Civil Wrongs Law - Amendment No. 8 (Liability of the State)

1967 Occupied Territories
Introduces near-insurmountable obstacles to justice, accountability and redress for civilian victims harmed by acts of the security forces carried out in the OPT, even acts that violate international law, and consolidates the immunity of the state from tort actions brought against it.

The law widely exempts Israel from its liability for injuries and damages inflicted on Palestinians in or from the OPT by the Israeli military.

First, the amendment redefines the term “act of war” by replacing a paragraph that required there to be imminent danger to the life and body of Israeli soldiers with the provision that an act of war should be considered such in “terms of its nature; including the purpose, location, or the danger on the security force as a result of conducting the operation”.

Second, the amendment added a new rule that gives the state the ability to invoke the “no liability” for an act of war defense as a preliminary argument. If it does, the court must consider the argument and give its decision according to the argument (without hearing evidence of any kind). If the court decides that the act is indeed an act of war, the case will be dismissed without evidence being heard.

Third, the original law exempted the state from its responsibility for injuries and damages inflicted on residents of enemy states. The amendment adds exemption from damages to “persons who are not citizens or residents of Israel, and are residents of a territory outside Israel that has been declared an ‘enemy territory’ in a governmental decree.”

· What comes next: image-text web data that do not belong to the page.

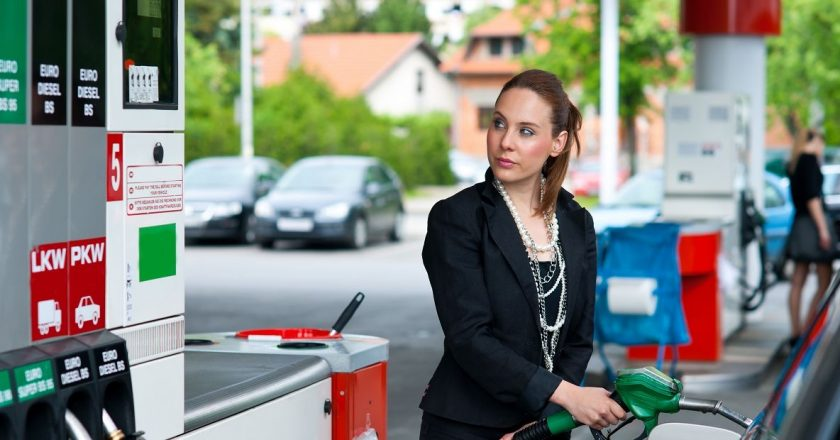 Заправка автомобиля в Чехии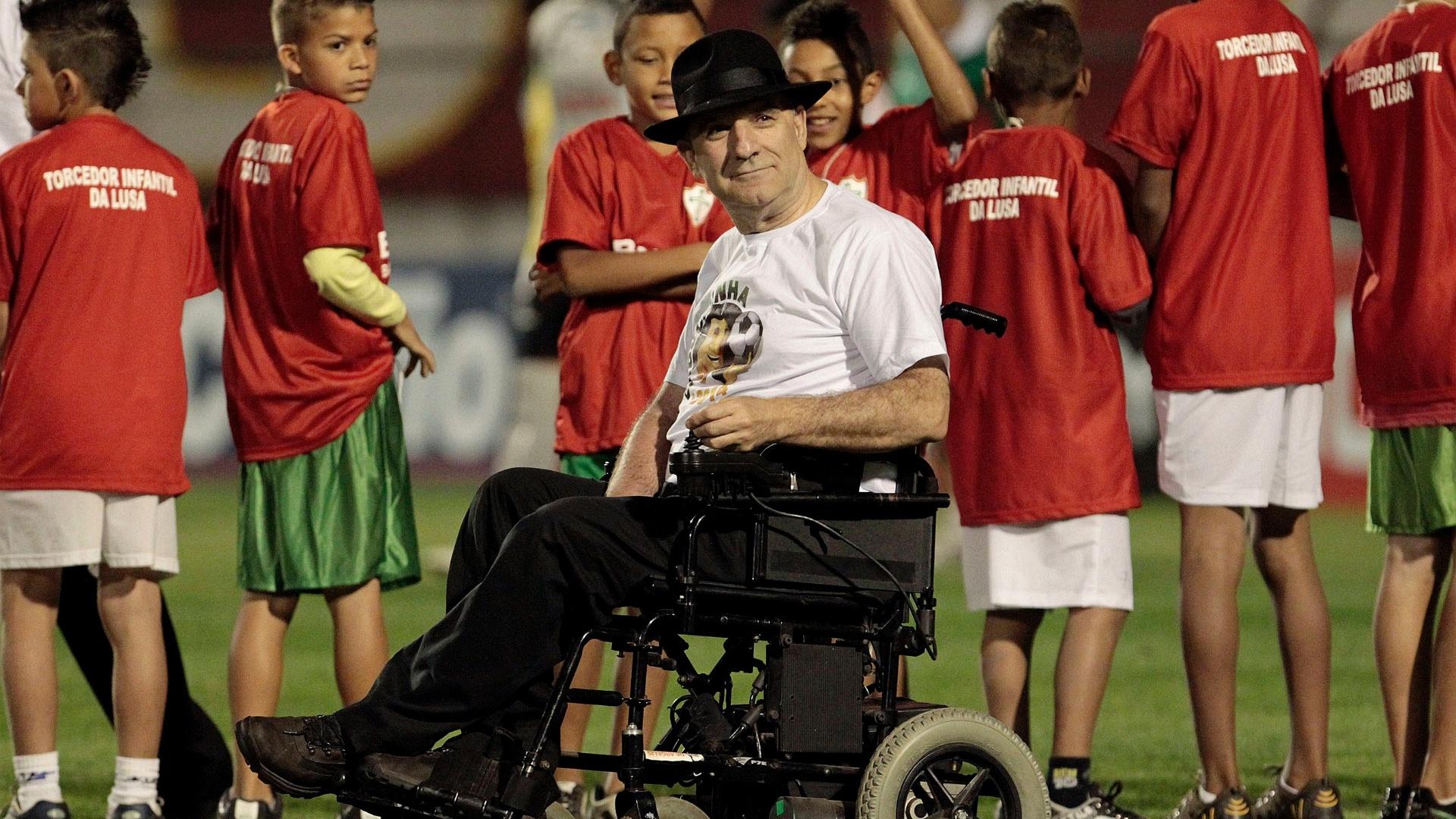 Ex-locutor Osmar Santos recebe homenagem antes da partida entre Portuguesa e Boa Esporte, no Canindé (11/10/2011)
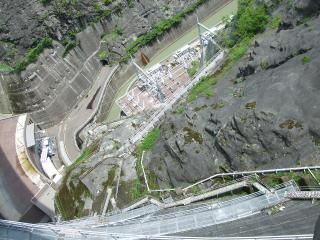 上から見た 奈川渡ダム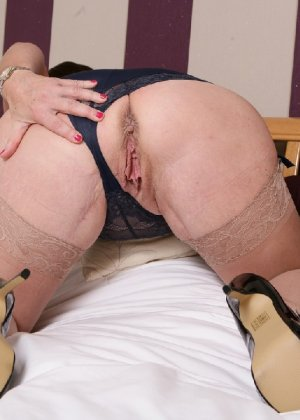 Зрелая британская женщина на все готова в постели - фото 8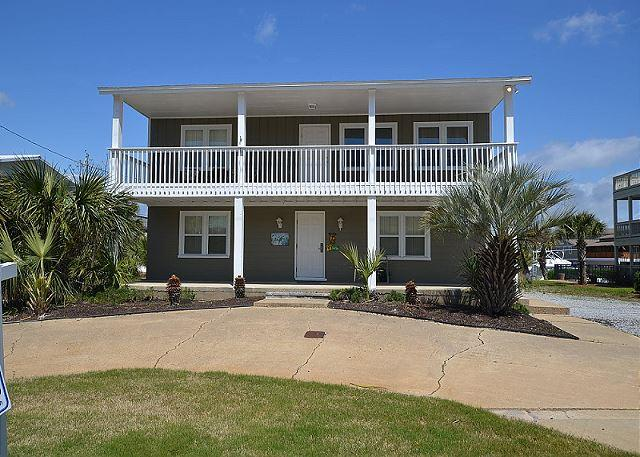 5 Bedroom House located on the Canal with two Boat Slips... - Image 1 - Destin - rentals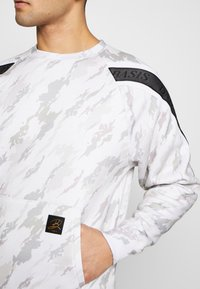 Daily Basis Studios - TAPED CREW - Sweater - off white - 5
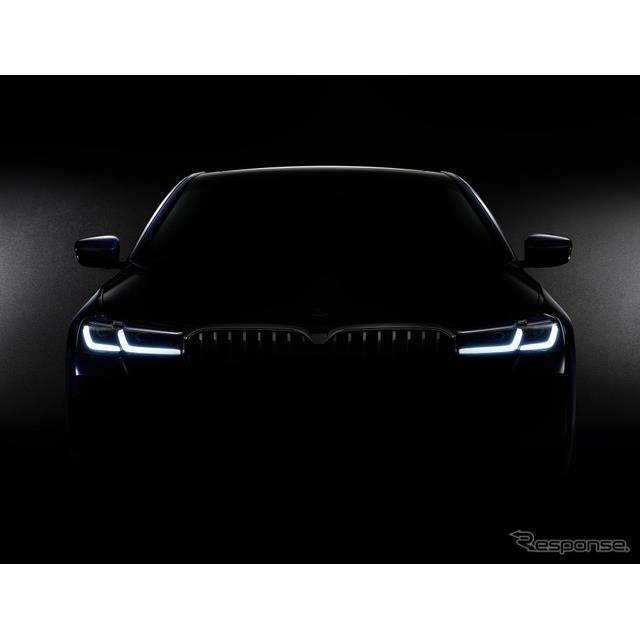 BMW 5シリーズ・ツーリング 改良新型のティザーイメージ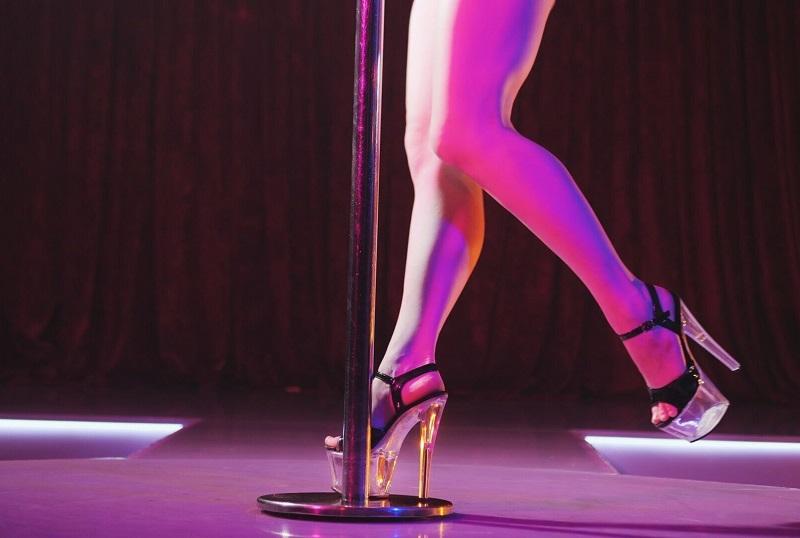 british stripper england night pool dance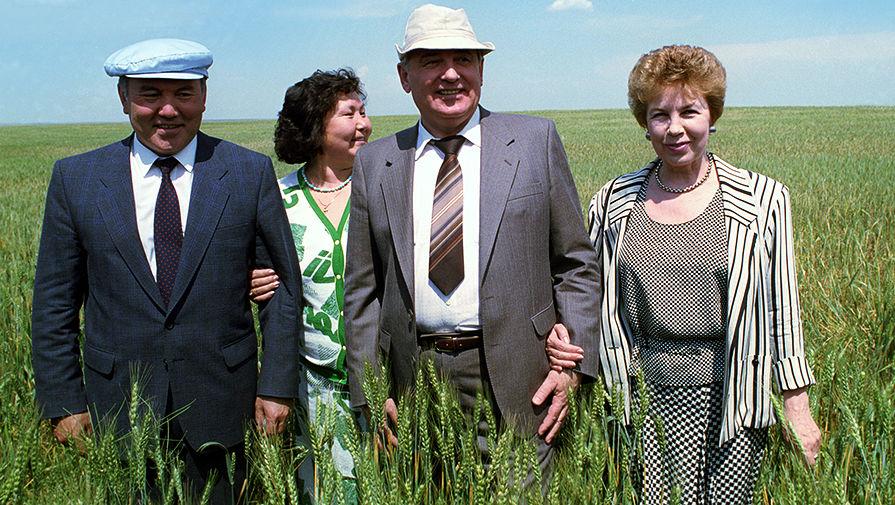 Михаил Горбачев и Раиса Горбачева во время встречи с президентом Казахстана Нурсултаном Назарбаевым и его супругой, 1991 год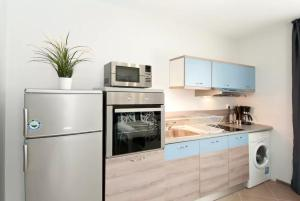 A kitchen or kitchenette at Sofia Top Lux Apartment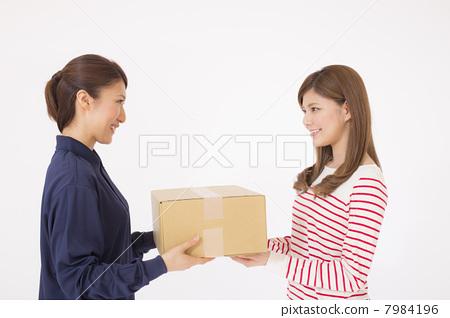 包裹投递 包裹投递 邮政快递 白色背景  授权信息此素材有模特摄影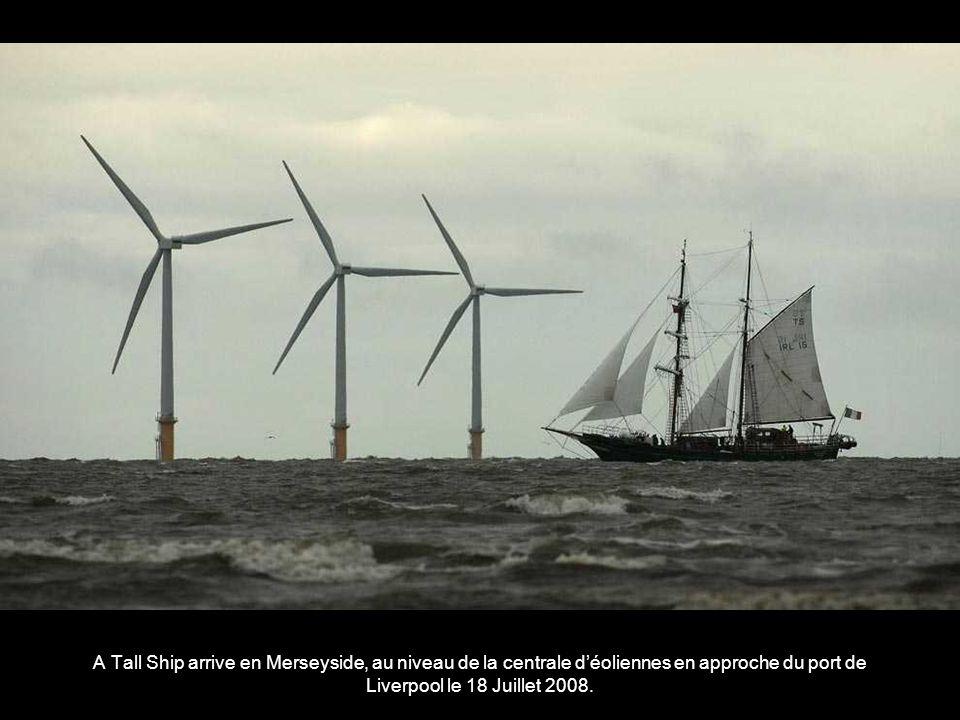 A Tall Ship arrive en Merseyside, au niveau de la centrale d'éoliennes en approche du port de Liverpool le 18 Juillet 2008.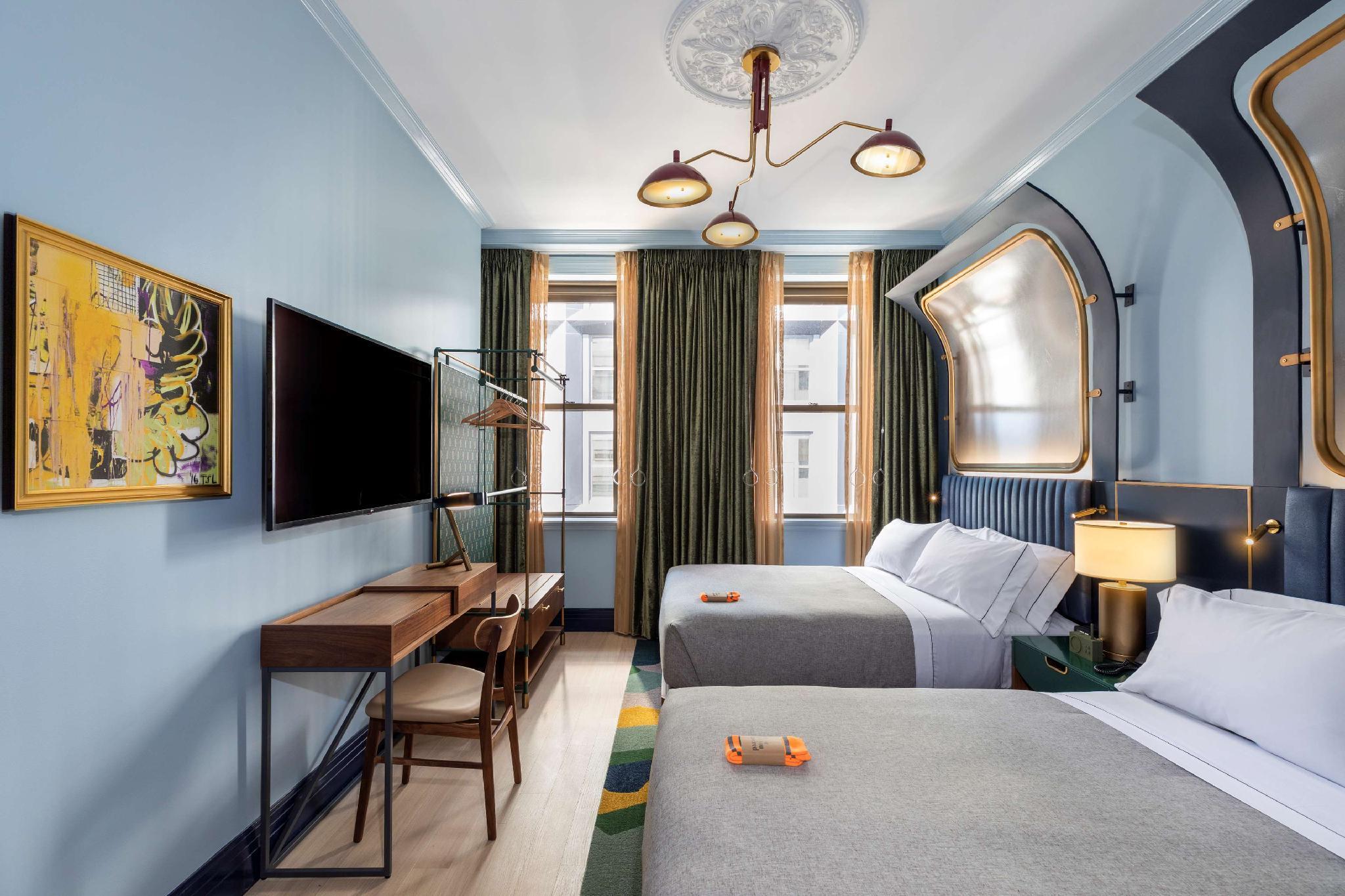 2 Queen Beds Premium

This provision would apply to the Gaza Strip, for example, which has been declared an “enemy entity” by Israel. Here, the new amendment contradicts the Supreme Court’s ruling from 2005, in which the court struck down an earlier provision that sweepingly exempted the state from liability from damages resulting from acts of war carried out in areas declared by the Defense Minister as “conflict zones”.  

Moreover, this new exemption applies retroactively to 12 September 2005, the date of Israel’s “disengagement” from Gaza, allowing cases pending before the courts to be dismissed. Fourth, the amendment designates the courts in the Southern and Jerusalem Districts as the only courts with the authority to preside over relevant cases, even though it is significantly easier for large numbers of lawyers and Palestinian plaintiffs to access courts in other districts.